=== Provided passage ===

It’s more public in that discussions about decisions tend to happen in Discord, Crypto Twitter, and public Snapshot proposals. This creates more inclusiveness but also requires a PM to be effective at community engagement rather than purely analytical and influential behind closed doors.
Product managers aren’t yet very common in web3
Most projects have become successful without PMs.
Creating a DeFi protocol? You need a protocol specialist. Building an engaged community for an NFT project? Hire an anon community manager with 50K Crypto Twitter followers and a penchant for meme mastery. Need to write smart contracts? Solidity or Rust developers can help.
The most important things a web3 team needs usually don’t have that much to do with product managers. The Ethereum Foundation that has 97 employees and stewards a $500B Layer 1 protocol with virtually zero PMs. A leading NFT project like World of Women has artists, a head of philanthropy, and legal counsel, but no PMs. When creating a DeFi protocol or running an NFT drop, teams mainly just need a developer, a community manager, and a protocol designer (DeFi) or an artist (NFTs).
PMs have had 20 years to demonstrate value and carve out a role in Big Tech, becoming the leaders of a company’s vision or a feature’s execution. Not here. When I explored roles with 20+ web3 teams in 2021, nearly half of them didn’t understand what PMs were for.
Product managers aren’t as necessary for the web3 0-1 phase
In web2, the founder or early product manager can be crucial in deciding what and how to build, which helps get to the holy grail of product-market fit. In web3 the product experience, such as features and perceptible user experience, doesn’t actually matter as much to the success of the project relative to the token incentives (Staking and AMMs), trading pairs (DEX), artwork (NFTs), network design (L1s/L2s), transaction speed (L1s/L2s), security (L1s/L2s), or other attributes. These are areas where PMs are secondary, if relevant at all.
In the case of the Ethereum Name Service, the website and front-end interface to register a domain is fairly simple for a developer to do compared with building complex blockchain infrastructure or structuring DAO governance. Web3 0-1 is more about technical infrastructure, cryptoeconomics, and/or online community to find product-market fit. At this time, PMs in web3 are usually better for 1-10, not web3 0-1 when you are going from an idea to initial product-market fit.
Product managers need different core skills in web3
Many PMs develop skills like “communication” and “influence” at larger organizations, or even startups where they need to work closely with founders and rally overworked teams. This makes sense because persuasion and coordination have been core to the web2 PM job. Those skills don’t matter as much here. Web3 PM is more focused on execution and community—like signing a big new protocol partner or getting tons of anon users via Twitter.
In web2 I was afraid to tweet much, for professional consequences. Now I’d be untrustworthy if I didn’t tweet a lot. Making a viral meme is more important than writing a good email. That is because getting positive attention in the frenetic world of web3 is more valuable than “alignment.” There are almost no PM career ladders or performance reviews, so teams are purely focused on making a project successful, not politics.
When web3 startups generally hire a PM
All that being said, there are several situations that create a need for a PM at a web3 startup:
Engineers have become inefficient: The engineering team has grown too large to prioritize and self-coordinate projects; a PM adds efficiency (e.g. multiple Layer 1 protocols and EVM solutions).

=== Information given ===

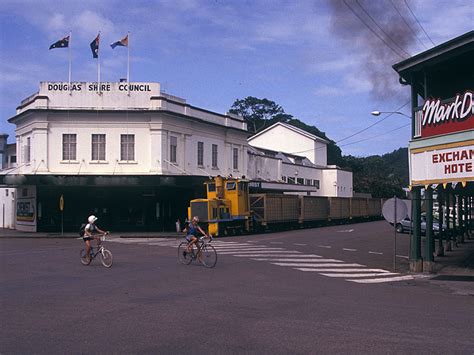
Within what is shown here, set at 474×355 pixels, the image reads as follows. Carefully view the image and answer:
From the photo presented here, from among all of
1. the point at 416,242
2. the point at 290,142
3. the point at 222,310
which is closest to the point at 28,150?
the point at 416,242

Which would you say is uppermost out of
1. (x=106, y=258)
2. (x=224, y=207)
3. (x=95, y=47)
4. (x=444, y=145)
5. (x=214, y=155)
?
(x=95, y=47)

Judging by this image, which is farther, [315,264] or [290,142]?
[290,142]

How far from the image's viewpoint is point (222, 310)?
11.2m

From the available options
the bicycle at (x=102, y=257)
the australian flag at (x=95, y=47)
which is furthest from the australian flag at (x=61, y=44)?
the bicycle at (x=102, y=257)

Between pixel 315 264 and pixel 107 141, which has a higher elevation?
pixel 107 141

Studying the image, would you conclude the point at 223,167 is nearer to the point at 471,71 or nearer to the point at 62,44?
the point at 62,44

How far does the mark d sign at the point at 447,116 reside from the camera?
16.6m

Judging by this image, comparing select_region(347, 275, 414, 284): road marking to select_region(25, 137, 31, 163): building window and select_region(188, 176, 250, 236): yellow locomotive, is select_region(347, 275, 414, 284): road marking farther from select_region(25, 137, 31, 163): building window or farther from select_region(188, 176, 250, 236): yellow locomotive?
select_region(25, 137, 31, 163): building window

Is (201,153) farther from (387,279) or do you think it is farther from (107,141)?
(387,279)

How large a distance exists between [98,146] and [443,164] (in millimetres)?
29936

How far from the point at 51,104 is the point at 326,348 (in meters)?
37.4

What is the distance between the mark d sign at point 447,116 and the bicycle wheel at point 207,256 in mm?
7823

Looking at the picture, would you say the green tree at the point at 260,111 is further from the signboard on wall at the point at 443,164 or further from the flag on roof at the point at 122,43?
the signboard on wall at the point at 443,164

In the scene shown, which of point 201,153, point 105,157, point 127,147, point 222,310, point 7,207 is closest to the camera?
point 222,310
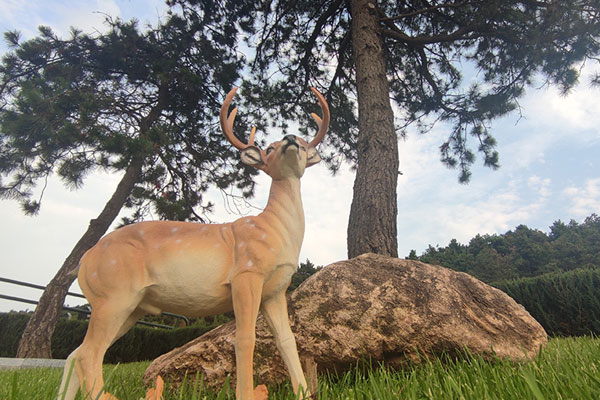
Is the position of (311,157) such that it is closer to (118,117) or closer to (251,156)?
(251,156)

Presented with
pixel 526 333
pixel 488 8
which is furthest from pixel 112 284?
Result: pixel 488 8

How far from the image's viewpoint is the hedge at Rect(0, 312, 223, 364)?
6316 mm

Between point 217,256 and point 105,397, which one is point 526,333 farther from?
point 105,397

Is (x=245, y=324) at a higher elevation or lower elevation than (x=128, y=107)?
lower

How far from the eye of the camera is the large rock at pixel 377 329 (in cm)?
212

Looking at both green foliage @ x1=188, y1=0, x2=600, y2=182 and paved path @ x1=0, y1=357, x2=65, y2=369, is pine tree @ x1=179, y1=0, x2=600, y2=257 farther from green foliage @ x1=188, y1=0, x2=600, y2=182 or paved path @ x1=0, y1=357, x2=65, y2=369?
paved path @ x1=0, y1=357, x2=65, y2=369

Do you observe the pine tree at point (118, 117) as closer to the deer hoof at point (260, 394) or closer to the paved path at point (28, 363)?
the paved path at point (28, 363)

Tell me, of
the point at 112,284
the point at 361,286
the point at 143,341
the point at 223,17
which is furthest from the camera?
the point at 223,17

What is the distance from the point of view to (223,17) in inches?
276

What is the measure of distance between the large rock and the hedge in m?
4.43

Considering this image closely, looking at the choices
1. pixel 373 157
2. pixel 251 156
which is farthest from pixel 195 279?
pixel 373 157

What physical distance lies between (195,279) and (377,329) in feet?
4.00

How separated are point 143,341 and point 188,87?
4830mm

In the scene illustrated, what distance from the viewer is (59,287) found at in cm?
573
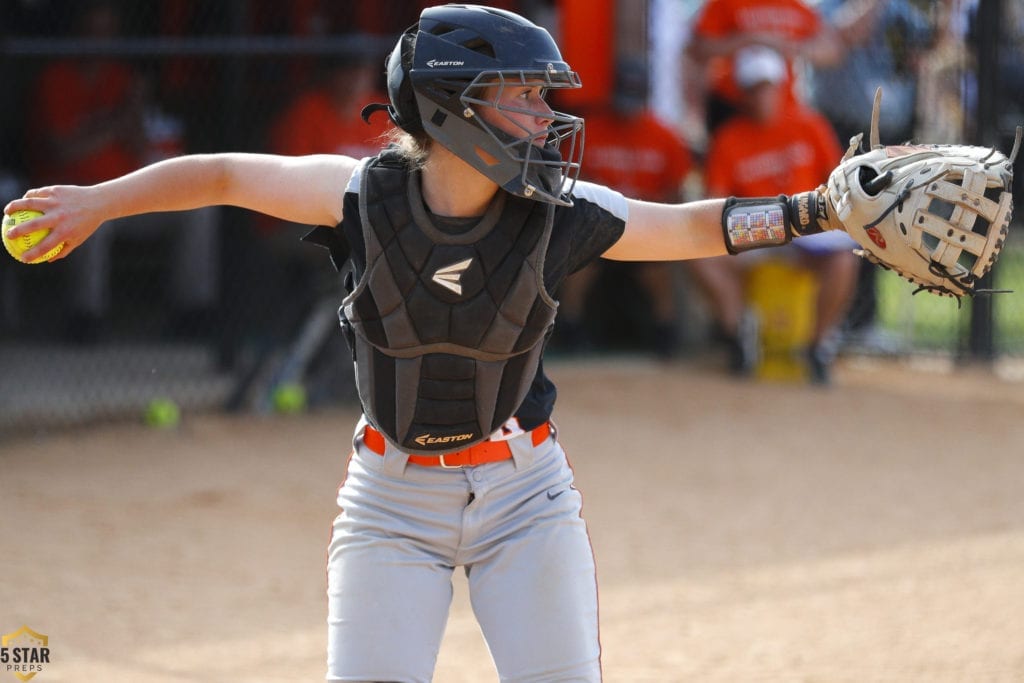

===

> _Questions on the material_:
**1.** In the piece on product managers in web3, how many employees does the Ethereum Foundation have?
**2.** Carry on the piece on product managers in web3 from its final line.
The entries are separate material, unrelated to the piece on product managers in web3.

> _Answer section_:
**1.** 97

**2.**
The product experience is complex or critical to traction: The product suite is large and the UX is complex/consumer-facing, as in gaming (e.g. the Sky Mavis play-to-earn game Axie Infinity). Some products compete initially by cloning products (e.g. Sushiswap forked Uniswap) and adding tokens, so that requires less product management support and is more focused on technical and cryptoeconomic changes than gaming or wallets.
There’s a mix of externally facing activities that a single specialist couldn’t do, but a versatile PM can: There is marketing, growth, business development, and community work the devs don’t want to do and don’t need a dedicated hire for, such that a versatile PM can help. Over time, there are needs for specialist PMs as well (e.g. an L1 like Flow or a marketplace experience like NBA Top Shot), but less at early-stage web3 startups.
What is a web3 PM?
One oversimplified, universal definition of a web3 PM is:
Web3 PMs are responsible for the success of communities rather than increasing acquisition, engagement, or revenue.
Hearts over charts.
We have seen the past 10 years of web2 demonstrate scenarios where the interests of the community (e.g. internet-addicted teenagers, underpaid ride-share drivers, local restaurants stuck with high platform fees) are deprioritized in favor of company-first north-star metrics. In web3, if the community—such as the NFT creators, liquidity providers, or software developers—is not successful, you are NGMI. Community first.
But how do you make a community successful? To do this, web3 PMs have to think about protocol design, tokenomics, user safety, security, growth marketing, community engagement, and much more that encompasses the interconnected people, technology, and economics of web3 products. Let’s unpack this further.
Ten truths of web3 product management
1. You have to prioritize execution over vision/strategy
Web2 PM careers reward setting long-term vision and crafting a nuanced strategy to achieve OKRs. Execution is expected but not what is most recognized as one progresses from a junior PM to a more senior product leader. Not in web3. I have not seen a single PM vision document; vision lives in whitepapers by technical architects who know cryptography and sharding.
Web3 instead requires PMs to be more focused on execution: quickly hammering out a spec over Telegram with devs, QA’ing carefully and setting up a smart contract audit given the risk of vulnerabilities, building hype on Twitter, launching—and repeating.
Web3 moves too quickly for pontification; new protocols launch daily and DeFi concepts like bonding curves and OHM forks are being tested in real time, so visions and strategies quickly become outdated. This may change over time as the space matures and product vision becomes more of a competitive advantage. But instead, today the best web3 PMs spend 95/5 on execution/vision, not 70/30.
Web3 PM emphasizes building, marketing, and iterating rather than planning, managing, and measuring. Given the pace in web3, this prioritization of execution with the right principles has led to greater success.
2. You have to do user research, business development, and marketing directly, yourself
As web2 matured, the PM role was unbundled: user researchers, UX and UI designers, data scientists, QA testers, product marketing managers, social media managers, and more. Because web3 is so new, the 2020s talent market is tight, and web3 teams lack much of the traditional organizational design of web2 companies, PMs have to do everything again: listen to the community on Discord and Crypto Twitter (user researcher), run some on-chain analysis through a tool like Dune Analytics (data scientist), sketch out the token swapping UX and the AMM’s proposed liquidity incentives (designer and tech lead), form partnerships with stablecoin protocols (BD manager), write the launch blog post (product marketing manager), and make the memes and virality happen on Twitter (social media manager).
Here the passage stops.